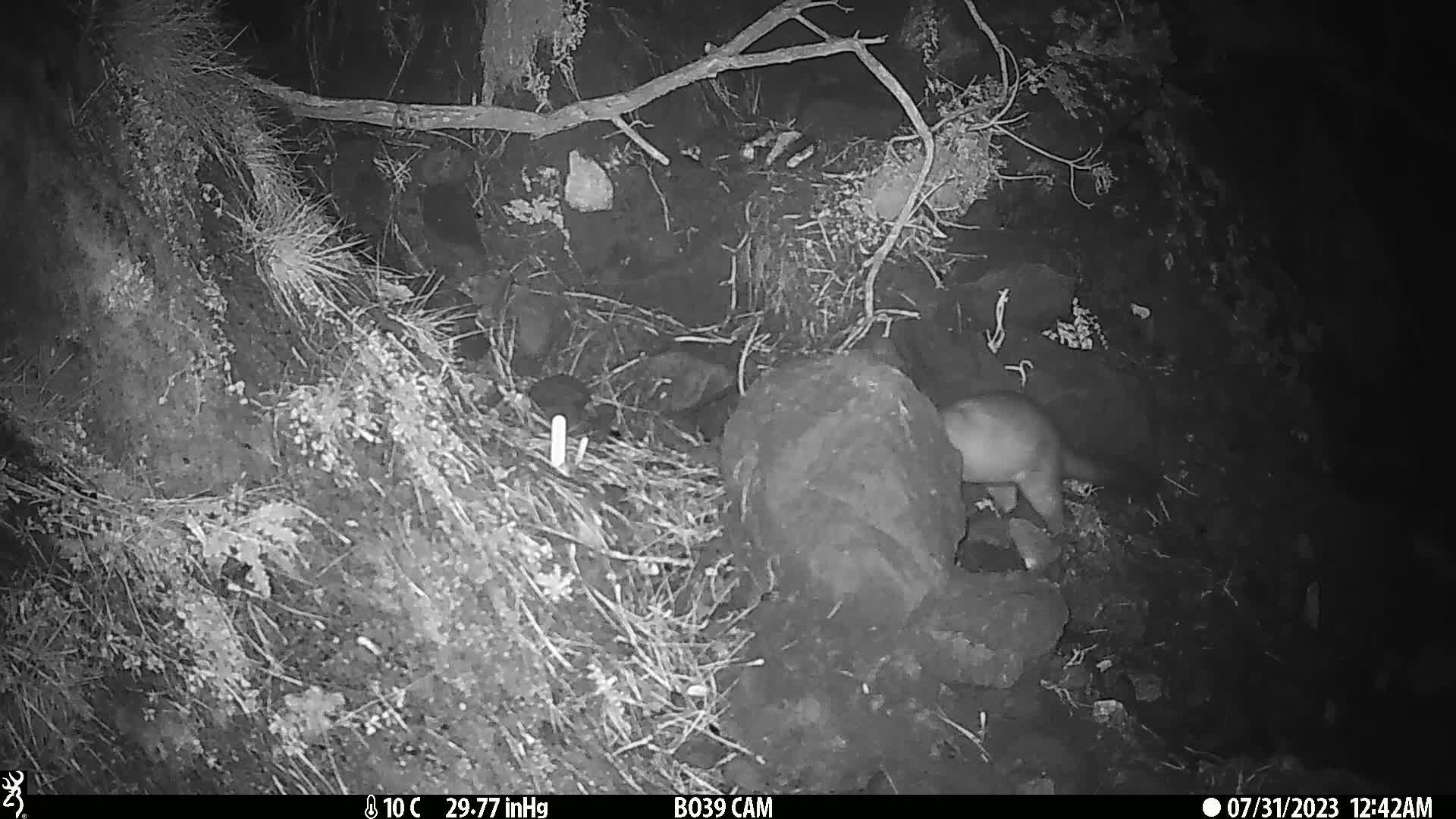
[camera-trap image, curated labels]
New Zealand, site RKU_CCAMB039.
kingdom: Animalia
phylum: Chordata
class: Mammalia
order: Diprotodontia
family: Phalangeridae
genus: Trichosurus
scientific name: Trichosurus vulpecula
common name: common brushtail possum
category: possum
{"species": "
※
▶ **EXERCISE AIM**
Please retype all of the material exactly, skipping whatever images it holds.

▶ **ANSWER TO THIS PROBLEM**
[camera-trap image, curated labels]
New Zealand, site RKU_CCAMB039.
kingdom: Animalia
phylum: Chordata
class: Mammalia
order: Diprotodontia
family: Phalangeridae
genus: Trichosurus
scientific name: Trichosurus vulpecula
common name: common brushtail possum
category: possum
{"species": "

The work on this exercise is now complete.